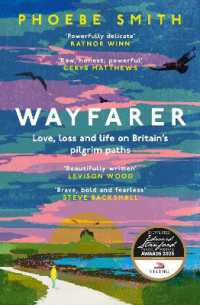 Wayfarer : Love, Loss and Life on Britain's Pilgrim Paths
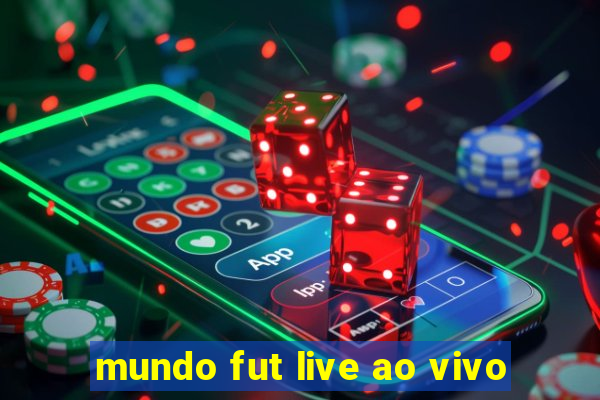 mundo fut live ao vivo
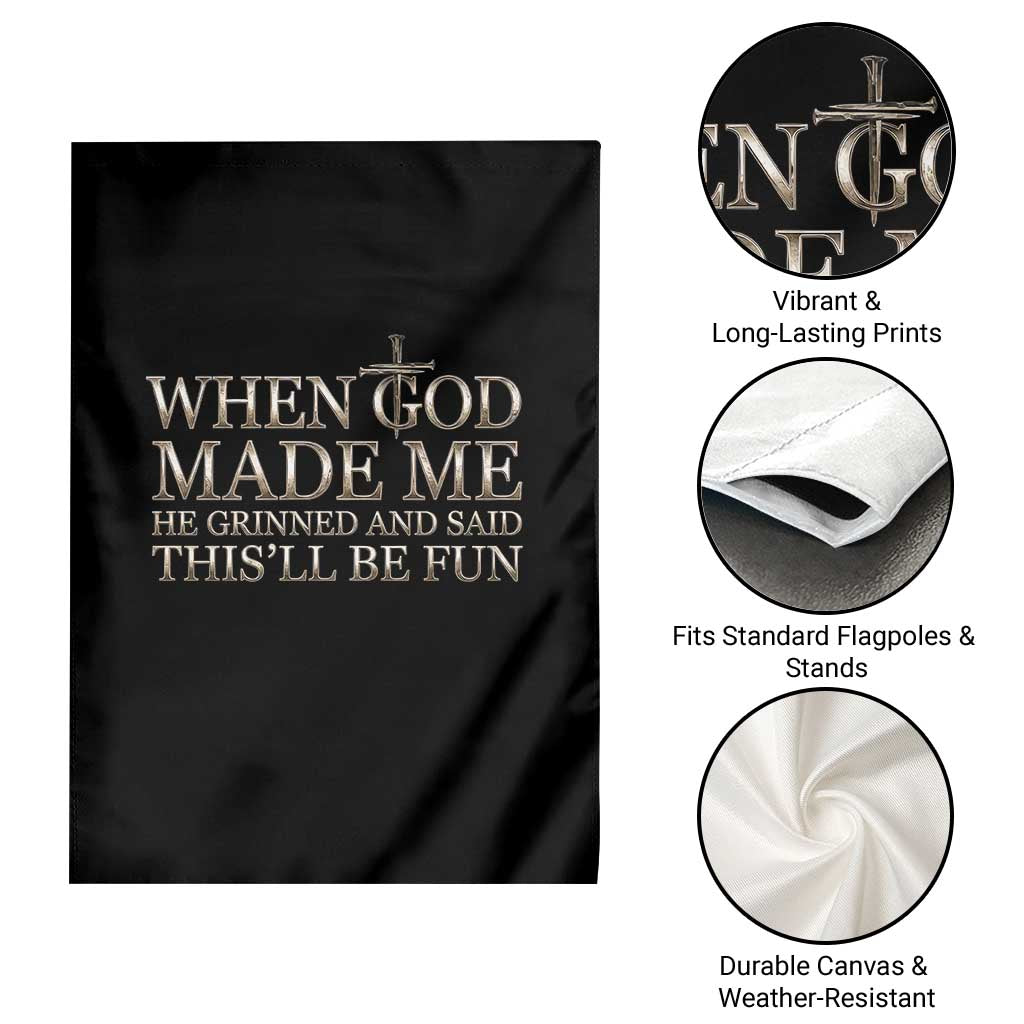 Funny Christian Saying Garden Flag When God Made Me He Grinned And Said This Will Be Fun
--------------------
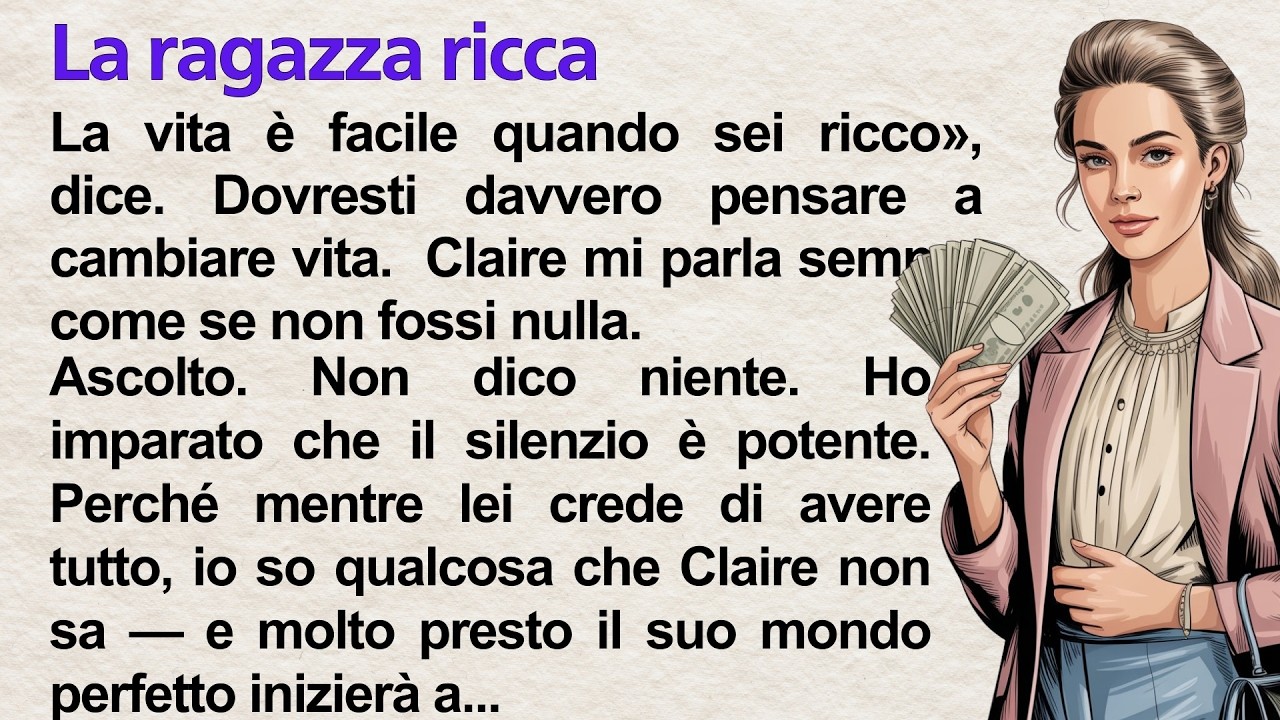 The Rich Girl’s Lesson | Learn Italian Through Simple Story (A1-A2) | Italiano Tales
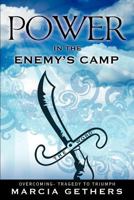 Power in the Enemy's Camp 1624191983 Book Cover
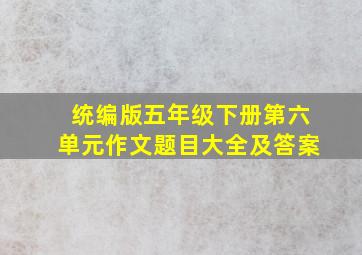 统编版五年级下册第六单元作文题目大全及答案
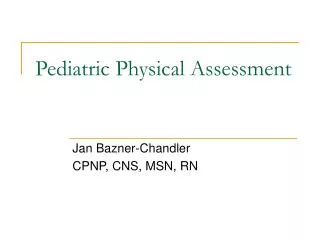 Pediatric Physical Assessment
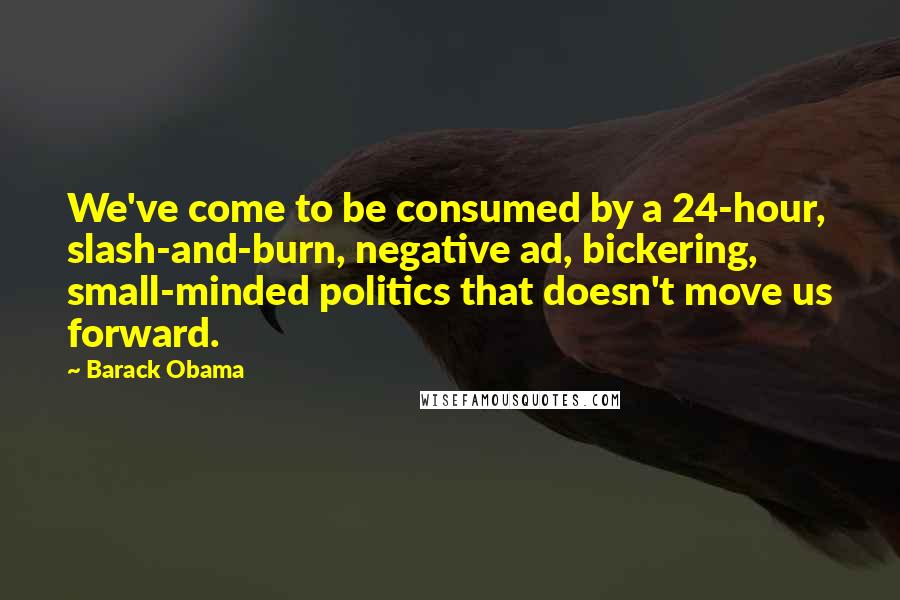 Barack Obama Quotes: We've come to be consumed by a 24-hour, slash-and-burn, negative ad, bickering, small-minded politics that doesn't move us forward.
--------------------
» TASK
For this exercise, reproduce exactly the lines of the records above from the one with "Power in the" up to and including the one with "Barack Obama Quotes: We've", without pictures.

» WORKED SOLUTION
 Power in the Enemy's Camp 1624191983 Book Cover
 统编版五年级下册第六单元作文题目大全及答案
 Pediatric Physical Assessment
 Barack Obama Quotes: We've come to be consumed by a 24-hour, slash-and-burn, negative ad, bickering, small-minded politics that doesn't move us forward.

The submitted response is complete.